GIVEN INSTRUCTION:
Write out the listing below line for line, without changing anything.

— START OF DATA PROVIDED —

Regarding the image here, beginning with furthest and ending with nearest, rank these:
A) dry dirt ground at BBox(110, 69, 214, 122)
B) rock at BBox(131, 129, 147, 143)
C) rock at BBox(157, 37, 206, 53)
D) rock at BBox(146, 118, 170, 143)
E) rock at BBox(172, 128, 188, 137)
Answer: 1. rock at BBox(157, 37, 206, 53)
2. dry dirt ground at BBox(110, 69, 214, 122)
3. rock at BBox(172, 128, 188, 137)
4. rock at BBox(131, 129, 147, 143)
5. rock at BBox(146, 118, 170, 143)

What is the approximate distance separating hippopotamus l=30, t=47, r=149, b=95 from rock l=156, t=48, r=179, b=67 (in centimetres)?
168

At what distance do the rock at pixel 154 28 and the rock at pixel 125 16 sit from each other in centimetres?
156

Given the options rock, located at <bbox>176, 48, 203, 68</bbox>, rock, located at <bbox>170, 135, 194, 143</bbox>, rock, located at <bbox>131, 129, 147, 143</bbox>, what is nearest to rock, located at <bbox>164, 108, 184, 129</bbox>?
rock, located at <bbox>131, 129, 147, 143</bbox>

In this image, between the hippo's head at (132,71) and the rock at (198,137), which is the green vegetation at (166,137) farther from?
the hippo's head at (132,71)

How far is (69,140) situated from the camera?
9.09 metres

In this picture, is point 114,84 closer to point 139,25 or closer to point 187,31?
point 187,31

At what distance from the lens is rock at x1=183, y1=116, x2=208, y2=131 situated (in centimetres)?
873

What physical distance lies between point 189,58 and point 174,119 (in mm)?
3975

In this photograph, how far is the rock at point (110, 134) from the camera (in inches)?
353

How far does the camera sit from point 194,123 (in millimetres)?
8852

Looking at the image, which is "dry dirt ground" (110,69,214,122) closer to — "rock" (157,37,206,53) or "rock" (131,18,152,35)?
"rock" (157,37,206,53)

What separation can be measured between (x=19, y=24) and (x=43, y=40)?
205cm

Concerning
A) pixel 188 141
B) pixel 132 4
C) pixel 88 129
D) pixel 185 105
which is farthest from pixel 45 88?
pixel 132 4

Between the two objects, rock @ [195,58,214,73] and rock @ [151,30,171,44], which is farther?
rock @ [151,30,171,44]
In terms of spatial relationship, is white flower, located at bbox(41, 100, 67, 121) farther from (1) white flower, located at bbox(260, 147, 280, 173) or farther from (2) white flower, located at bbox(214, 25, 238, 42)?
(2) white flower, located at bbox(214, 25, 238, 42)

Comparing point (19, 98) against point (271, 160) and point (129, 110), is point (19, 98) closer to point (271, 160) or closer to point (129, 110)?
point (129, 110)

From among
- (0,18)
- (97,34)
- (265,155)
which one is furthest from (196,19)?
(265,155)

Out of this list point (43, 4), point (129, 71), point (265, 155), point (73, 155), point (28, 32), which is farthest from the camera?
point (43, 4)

— END OF DATA PROVIDED —

TASK ANSWER:
Regarding the image here, beginning with furthest and ending with nearest, rank these:
A) dry dirt ground at BBox(110, 69, 214, 122)
B) rock at BBox(131, 129, 147, 143)
C) rock at BBox(157, 37, 206, 53)
D) rock at BBox(146, 118, 170, 143)
E) rock at BBox(172, 128, 188, 137)
Answer: 1. rock at BBox(157, 37, 206, 53)
2. dry dirt ground at BBox(110, 69, 214, 122)
3. rock at BBox(172, 128, 188, 137)
4. rock at BBox(131, 129, 147, 143)
5. rock at BBox(146, 118, 170, 143)

What is the approximate distance separating hippopotamus l=30, t=47, r=149, b=95 from rock l=156, t=48, r=179, b=67 (in centimetres)?
168

At what distance do the rock at pixel 154 28 and the rock at pixel 125 16 sit from each other in centimetres?
156

Given the options rock, located at <bbox>176, 48, 203, 68</bbox>, rock, located at <bbox>170, 135, 194, 143</bbox>, rock, located at <bbox>131, 129, 147, 143</bbox>, what is nearest to rock, located at <bbox>164, 108, 184, 129</bbox>?
rock, located at <bbox>131, 129, 147, 143</bbox>

In this image, between the hippo's head at (132,71) and the rock at (198,137), which is the green vegetation at (166,137) farther from?
the hippo's head at (132,71)

How far is (69,140) situated from the camera?
9.09 metres

In this picture, is point 114,84 closer to point 139,25 or closer to point 187,31?
point 187,31

At what distance from the lens is rock at x1=183, y1=116, x2=208, y2=131 situated (in centimetres)?
873

What physical distance lies between point 189,58 and point 174,119 (in mm)?
3975

In this photograph, how far is the rock at point (110, 134) from the camera (in inches)?
353

How far does the camera sit from point 194,123 (in millimetres)?
8852

Looking at the image, which is "dry dirt ground" (110,69,214,122) closer to — "rock" (157,37,206,53) or "rock" (131,18,152,35)?
"rock" (157,37,206,53)

What separation can be measured between (x=19, y=24) and (x=43, y=40)?
205cm

Concerning
A) pixel 188 141
B) pixel 132 4
C) pixel 88 129
D) pixel 185 105
which is farthest from pixel 45 88?
pixel 132 4

Between the two objects, rock @ [195,58,214,73] and rock @ [151,30,171,44], which is farther?
rock @ [151,30,171,44]
In terms of spatial relationship, is white flower, located at bbox(41, 100, 67, 121) farther from (1) white flower, located at bbox(260, 147, 280, 173) or farther from (2) white flower, located at bbox(214, 25, 238, 42)?
(2) white flower, located at bbox(214, 25, 238, 42)

Comparing point (19, 98) against point (271, 160) and point (129, 110), is point (19, 98) closer to point (271, 160) or closer to point (129, 110)?
point (129, 110)

From among
- (0,18)
- (97,34)
- (265,155)
which one is furthest from (196,19)?
(265,155)

Out of this list point (43, 4), point (129, 71), point (265, 155), point (73, 155), point (28, 32), which is farthest from the camera?
point (43, 4)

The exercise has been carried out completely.